Re: [PATCH v8 00/11] Git filter protocol

Lars Schneider <larsxschneider@xxxxxxxxx> · Mon, 3 Oct 2016 19:35:19 +0200

> On 03 Oct 2016, at 19:02, Junio C Hamano <gitster@xxxxxxxxx> wrote:
> 
> Lars Schneider <larsxschneider@xxxxxxxxx> writes:
> 
>>> If the filter process refuses to die forever when Git told it to
>>> shutdown (by closing the pipe to it, for example), that filter
>>> process is simply buggy.  I think we want users to become aware of
>>> that, instead of Git leaving it behind, which essentially is to
>>> sweep the problem under the rug.
>>> 
>>> I agree with what Peff said elsewhere in the thread; if a filter
>>> process wants to take time to clean things up while letting Git
>>> proceed, it can do its own process management, but I think it is
>>> sensible for Git to wait the filter process it directly spawned.
>> 
>> To realize the approach above I prototyped the run-command patch below:
>> 
>> I added an "exit_timeout" variable to the "child_process" struct.
>> On exit, Git will close the pipe to the process and wait "exit_timeout" 
>> seconds until it kills the child process.
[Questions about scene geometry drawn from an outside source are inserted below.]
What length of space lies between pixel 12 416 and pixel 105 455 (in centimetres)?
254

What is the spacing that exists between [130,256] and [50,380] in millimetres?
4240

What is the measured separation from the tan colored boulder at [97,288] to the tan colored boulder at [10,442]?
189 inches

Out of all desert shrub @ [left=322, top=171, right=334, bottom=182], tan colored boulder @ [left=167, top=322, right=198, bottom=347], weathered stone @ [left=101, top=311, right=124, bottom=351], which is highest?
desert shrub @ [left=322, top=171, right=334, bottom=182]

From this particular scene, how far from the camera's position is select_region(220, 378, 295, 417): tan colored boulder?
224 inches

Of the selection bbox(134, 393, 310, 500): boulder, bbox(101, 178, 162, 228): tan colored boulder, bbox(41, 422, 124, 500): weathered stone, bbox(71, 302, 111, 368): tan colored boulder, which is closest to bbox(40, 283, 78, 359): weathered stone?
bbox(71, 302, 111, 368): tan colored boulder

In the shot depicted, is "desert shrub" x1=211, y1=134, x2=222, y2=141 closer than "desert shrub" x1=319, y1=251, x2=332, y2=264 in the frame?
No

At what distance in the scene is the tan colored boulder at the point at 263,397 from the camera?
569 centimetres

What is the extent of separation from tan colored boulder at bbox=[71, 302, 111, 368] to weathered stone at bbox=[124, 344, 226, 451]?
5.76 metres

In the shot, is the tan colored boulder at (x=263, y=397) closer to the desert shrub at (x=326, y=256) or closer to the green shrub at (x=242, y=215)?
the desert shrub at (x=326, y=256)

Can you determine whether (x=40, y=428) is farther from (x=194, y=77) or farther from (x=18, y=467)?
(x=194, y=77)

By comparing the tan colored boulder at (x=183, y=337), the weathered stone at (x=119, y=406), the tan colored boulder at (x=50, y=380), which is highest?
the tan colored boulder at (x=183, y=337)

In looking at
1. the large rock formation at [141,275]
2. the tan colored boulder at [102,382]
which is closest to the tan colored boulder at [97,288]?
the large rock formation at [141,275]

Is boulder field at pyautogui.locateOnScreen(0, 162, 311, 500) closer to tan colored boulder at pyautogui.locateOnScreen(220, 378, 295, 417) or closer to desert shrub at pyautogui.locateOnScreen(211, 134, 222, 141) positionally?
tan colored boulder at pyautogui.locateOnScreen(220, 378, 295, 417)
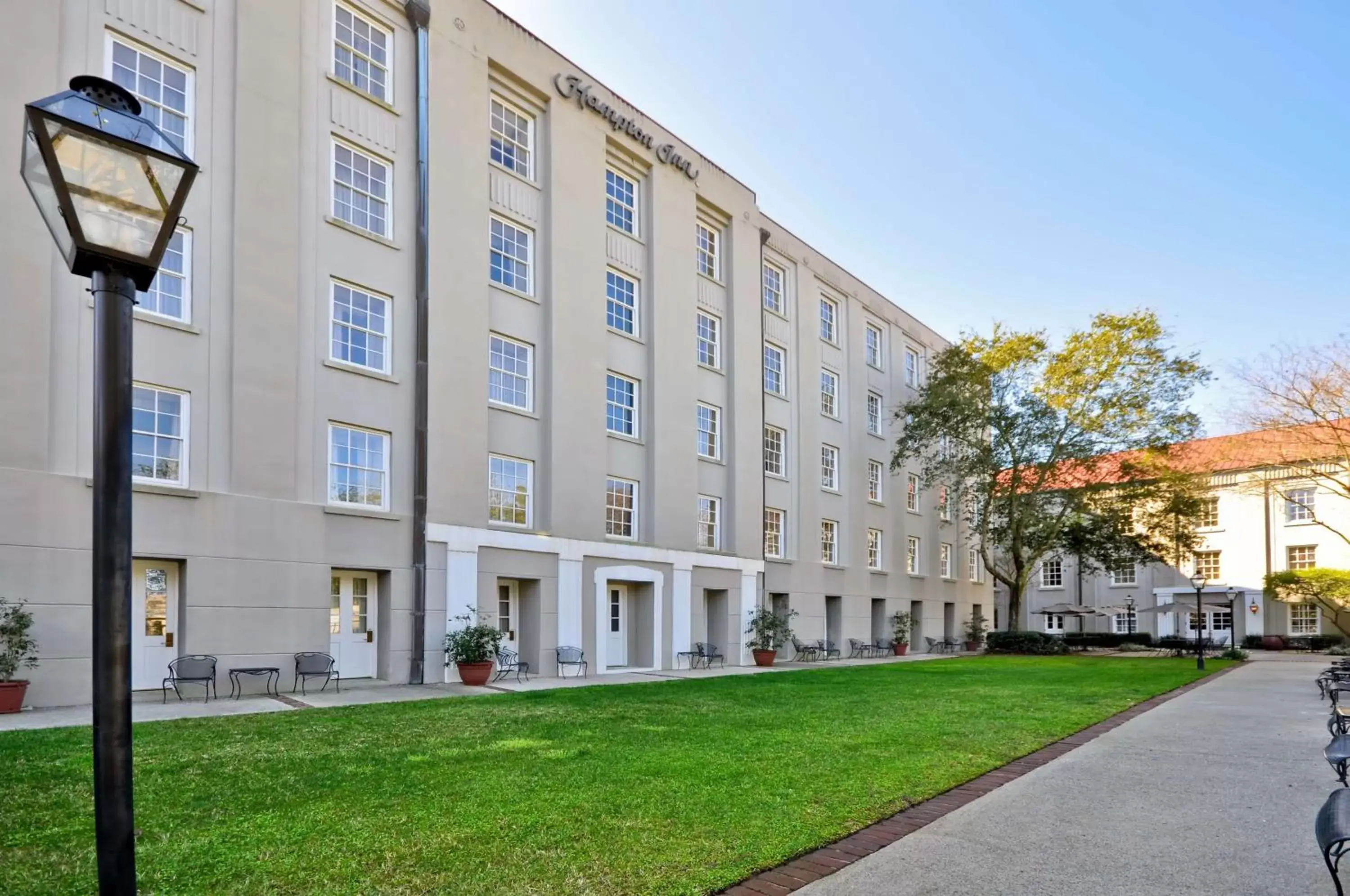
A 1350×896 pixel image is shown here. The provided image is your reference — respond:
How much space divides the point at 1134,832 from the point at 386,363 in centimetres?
1564

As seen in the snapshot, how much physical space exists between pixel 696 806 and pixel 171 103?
15.1m

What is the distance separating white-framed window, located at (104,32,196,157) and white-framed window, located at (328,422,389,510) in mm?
5579

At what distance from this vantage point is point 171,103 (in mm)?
16062

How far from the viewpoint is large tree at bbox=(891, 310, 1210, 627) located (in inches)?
1436

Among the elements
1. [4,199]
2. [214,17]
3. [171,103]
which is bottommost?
[4,199]

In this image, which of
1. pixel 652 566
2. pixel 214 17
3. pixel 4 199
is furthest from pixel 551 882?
pixel 652 566

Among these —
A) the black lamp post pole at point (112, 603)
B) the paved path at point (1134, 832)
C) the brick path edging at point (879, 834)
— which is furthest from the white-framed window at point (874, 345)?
the black lamp post pole at point (112, 603)

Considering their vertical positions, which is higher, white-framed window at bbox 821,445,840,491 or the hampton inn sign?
the hampton inn sign

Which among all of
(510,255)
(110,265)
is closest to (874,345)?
(510,255)

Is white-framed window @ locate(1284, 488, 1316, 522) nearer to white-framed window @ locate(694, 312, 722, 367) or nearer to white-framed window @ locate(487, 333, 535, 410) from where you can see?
white-framed window @ locate(694, 312, 722, 367)

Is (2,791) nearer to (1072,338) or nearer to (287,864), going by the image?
(287,864)

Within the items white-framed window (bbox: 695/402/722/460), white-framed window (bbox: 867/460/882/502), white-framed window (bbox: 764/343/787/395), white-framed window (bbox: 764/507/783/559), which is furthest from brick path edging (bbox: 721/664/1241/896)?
white-framed window (bbox: 867/460/882/502)

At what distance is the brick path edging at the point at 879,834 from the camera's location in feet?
18.1

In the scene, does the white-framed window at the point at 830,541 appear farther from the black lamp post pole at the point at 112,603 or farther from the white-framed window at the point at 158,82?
the black lamp post pole at the point at 112,603
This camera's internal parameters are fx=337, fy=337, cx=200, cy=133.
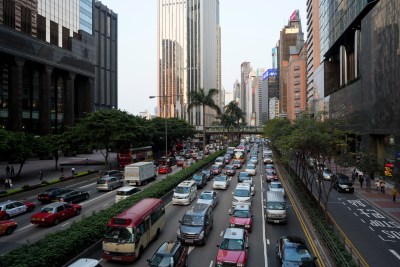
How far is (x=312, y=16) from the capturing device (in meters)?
120

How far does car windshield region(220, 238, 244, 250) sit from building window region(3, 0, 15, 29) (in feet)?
218

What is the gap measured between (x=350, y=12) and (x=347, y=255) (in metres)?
56.7

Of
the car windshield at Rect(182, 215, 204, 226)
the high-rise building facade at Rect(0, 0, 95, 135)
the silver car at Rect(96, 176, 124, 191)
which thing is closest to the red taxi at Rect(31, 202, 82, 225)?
the car windshield at Rect(182, 215, 204, 226)

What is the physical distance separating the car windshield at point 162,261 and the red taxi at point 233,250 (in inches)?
97.9

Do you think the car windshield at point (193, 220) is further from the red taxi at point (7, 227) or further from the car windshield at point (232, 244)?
the red taxi at point (7, 227)

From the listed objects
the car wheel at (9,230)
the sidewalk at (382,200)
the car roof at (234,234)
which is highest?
the car roof at (234,234)

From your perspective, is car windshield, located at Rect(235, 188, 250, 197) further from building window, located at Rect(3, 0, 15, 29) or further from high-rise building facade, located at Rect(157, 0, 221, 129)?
high-rise building facade, located at Rect(157, 0, 221, 129)

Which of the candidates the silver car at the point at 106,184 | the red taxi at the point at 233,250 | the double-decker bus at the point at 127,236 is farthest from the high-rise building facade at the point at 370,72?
the silver car at the point at 106,184

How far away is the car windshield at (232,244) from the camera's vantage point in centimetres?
1655

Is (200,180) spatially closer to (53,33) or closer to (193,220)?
(193,220)

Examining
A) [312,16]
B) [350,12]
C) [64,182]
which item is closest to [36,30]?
[64,182]

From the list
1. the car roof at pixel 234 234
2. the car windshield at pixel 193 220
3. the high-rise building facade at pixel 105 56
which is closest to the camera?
the car roof at pixel 234 234

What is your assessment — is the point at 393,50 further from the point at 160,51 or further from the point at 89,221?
the point at 160,51

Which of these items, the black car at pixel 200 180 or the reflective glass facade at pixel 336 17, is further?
the reflective glass facade at pixel 336 17
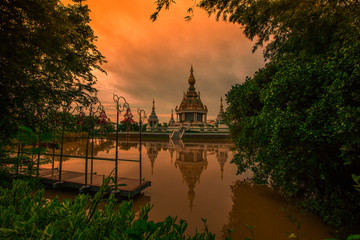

If "exit_timeout" is negative
>> then Git will wait until the process is done.
> 
>> If we use that in the long running filter process, then we could make
>> the timeout even configurable. E.g. with "filter.<driver>.process-timeout".
>> 
>> What do you think about this solution? 
> 
> Is such a configuration (or timeout in general) necessary?  I
> suspect that a need for timeout, especially needing timeout and
> needing to get killed that happens so often to require a
> configuration variable, is a sign of something else seriously wrong.
> 
> What's the justification for a filter to _require_ getting killed
> all the time when it is spawned?  Otherwise you wouldn't configure
> "this driver does not die when told, so we need a timeout" variable.
> Is it a sign of the flaw in the protocol to talk to it?  e.g. Git
> has a way to tell it to die, but it somehow is very hard to hear
> from filter's end and honor that request?
> 
> I think that we would need some timeout in the mechanism, but not to
> be used for "killing".
> 
> You would decide to "kill" an filter process in two cases: the
> filter is buggy and refuses to die when Git tells it to exit, or the
> code in Git waiting for its death is somehow miscounting its
> children, and thought it told to die one process but in fact it
> didn't (perhaps it told somebody else to die), or it thought it
> hasn't seen the child die when in fact it already did.

Agreed.

> Calling kill(2) and exiting would hide these two kind of bugs from
> end users.  Not doing so would give the end users a hung Git, which
> is a VERY GOOD thing.  Otherwise you would not notice bugs and lose
> the opportunity to diagnose and fix it.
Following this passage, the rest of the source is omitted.